Longitudinal studies have shown that disc height decreases over time [6, 27, 28], but these results are not directly comparable to ours because we only studied disc height in relation to people with defined LDH.

In the current study, we found a positive correlation between LDH and disc height measured at the same time-point. This is in contrast to one study of patients with LDH which reported no significant association between size of LDH and disc height [7]. However, our results are in line with those that have been observed in another study of patients with severe LBP undergoing discography, where the authors reported a moderate positive correlation between LDH and disc height [4]. If there truly is an association between the two measures, the reason for this may simply be that discs with larger height produce larger herniations due to a larger overall volume.

In the literature, there have been cross-sectional studies reporting associations between LDH or disc degeneration with spinal canal area or dural sac area [29, 30]. In these studies, the dural sac areas were smaller in patients having discectomy, compared with controls, which are comparable with our results. In relation to dural sac area, one study reported a decrease in dural sac area over time for patients with lumbar spinal stenosis [31].

Strengths & limitations

This study has several strengths. The cohort was the same age and assembled from the general population. We used a known and validated method for evaluating LDH from MRI [14] and a validated quantitative measuring method for calculating the sizes of LDH, dural sac and disc height [15]. The raters were blinded to any clinical information about the participants and to each other’s assessments. Defining the changes in size over time was based on LOA, which are a clinically relevant metric [15]. Lastly, we had two follow ups equally spaced over an eight-year period.

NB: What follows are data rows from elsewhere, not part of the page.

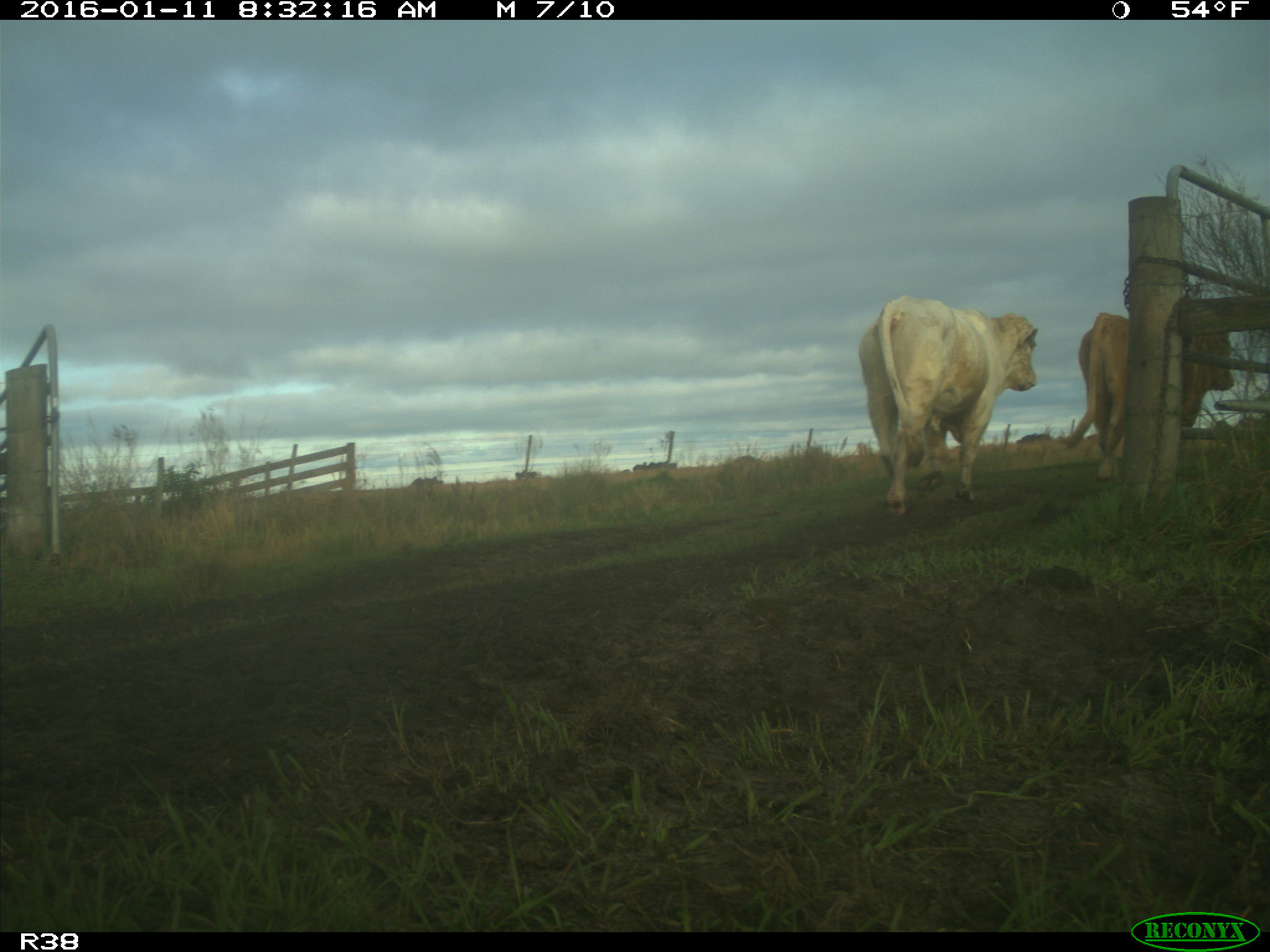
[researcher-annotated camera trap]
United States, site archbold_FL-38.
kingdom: Animalia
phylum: Chordata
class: Mammalia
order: Artiodactyla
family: Bovidae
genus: Bos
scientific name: Bos taurus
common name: domestic cow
Bos taurus (domestic cow).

The study has some limitations. The decision to measure only disc levels from the time-point where LDH was detected, based on the ‘Combined task force’ classification [13] was determined by our aim of studying primarily discs with LDH. Measurements were not taken of discs without LDH and therefore our results cannot be generalizable to these discs. Measurement of LDH would not be meaningful in the full study sample, but measurements of changes in disc height and dural sac in those without LDH would have made it possible to make interesting comparisons to the potential extra height reduction caused by LDH.

Research implications

Our study is the first step on the path to describing changes in LDH, dural sac and dural sac over time. However, as we have only used disc levels with LDH, the next step will be to include discs without LDH in order to determine if the changes are the result of normal wear and tear or due to the LDH itself. In future investigations, links between different degenerative pathways with or without LDH may make it possible to study their relevance for pain and disability in patients.

Conclusion

We conclude that, on average, most lumbar disc herniations do not change significantly over a period of four to eight years. As hypothesised, larger herniation size predicted a reduction in both dural sac area and disc height over a four- to eight-year period. It is unknown whether a reduction in dural sac area and disc height over time is caused by the LDH or other factors. Further research would be useful to determine the correlations between the progression of LDH and resolution of patient symptoms.